第7章 慈しみと殺意の間<壱>
「た、ただいま、もどり、ました」
汐の口からはかすれた声が途切れ途切れにこぼれる。そんな彼女に、鱗滝はやさしい声色でこういった。
「お前を認めよう、大海原汐」
その言葉が耳に入った瞬間、汐の視界は再び闇に包まれていくのだった。
「あ、危ない!!」
突然ぐらりと傾いた汐の体を、そばにいた少年がとっさに支える。
「大丈夫ですか!?」
あわてた様子で声をかけると、汐の口元からは規則正しい寝息が聞こえた。
「儂は食事の支度をする。
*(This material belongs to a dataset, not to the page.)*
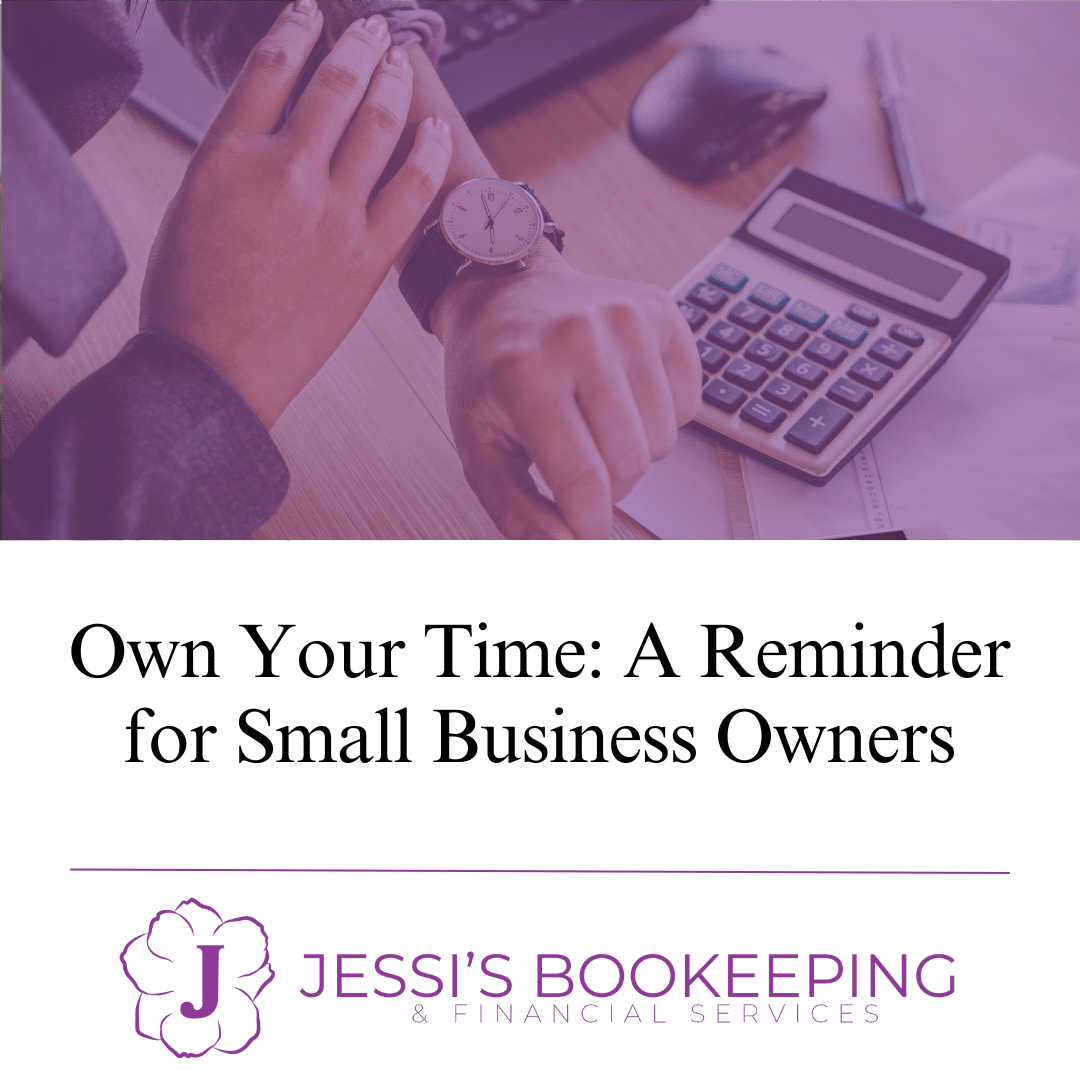 A picture of someone checking their watch with a purple background layered on the picture. The blog title, in a white box below the image, reads "Own Your Time: A Reminder for Small Businesses Owners." A logo that's purple, with a flower and a J in the center, reads "Jessi's Bookkeeping & Financial Services."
炭治郎、お前はその子を介抱してやれ」
「は、はい」
炭治郎と呼ばれた少年は返事をすると、ぐったりしたままの汐を布団に寝かせた。
「この人が、鱗滝さんの言っていた知り合いの弟子・・・。青い髪の色なんて珍しいな」
炭治郎の眼に入ったのは、汐の真っ青な髪の色だった。その色に目を奪われそうになるが、あわてて首を振り本来の目的を思い出す。
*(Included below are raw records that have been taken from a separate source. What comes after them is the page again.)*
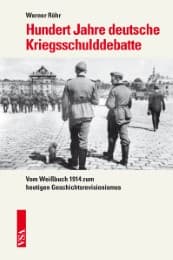 Cover von Hundert Jahre deutsche Kriegsschulddebatte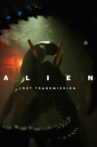 Alien: Lost Transmission Movie Streaming Online
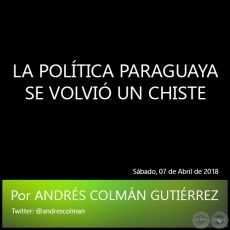 LA POLTICA PARAGUAYA SE VOLVI UN CHISTE - Por ANDRS COLMN GUTIRREZ - Sbado, 07 de Abril de 2018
(少し血の匂いがする。まずは傷の手当てをしないと・・・)
一番目立つひざのけがを、炭治郎は丁寧に手当てをしていく。だが、ここで彼はふと妙なことに気づいた。
(服は少し汚れているけれど、ひざの傷の他は殆ど見当たらない。あの山にはたくさんの罠があったはずなのに、まさか、あの罠を潜り抜けてきたのか?)
彼自身も半年ほど前、同じように山の中に置き去りにされ無数の罠をかいくぐりながらもたどり着いた経験があった。その時は殆どの罠にかかり、全身傷だらけで何とか戻ってきたものだった。
だとしたら、目の前の汐は相当な身体能力を持っているだろう。炭治郎は思わず息をのんだ。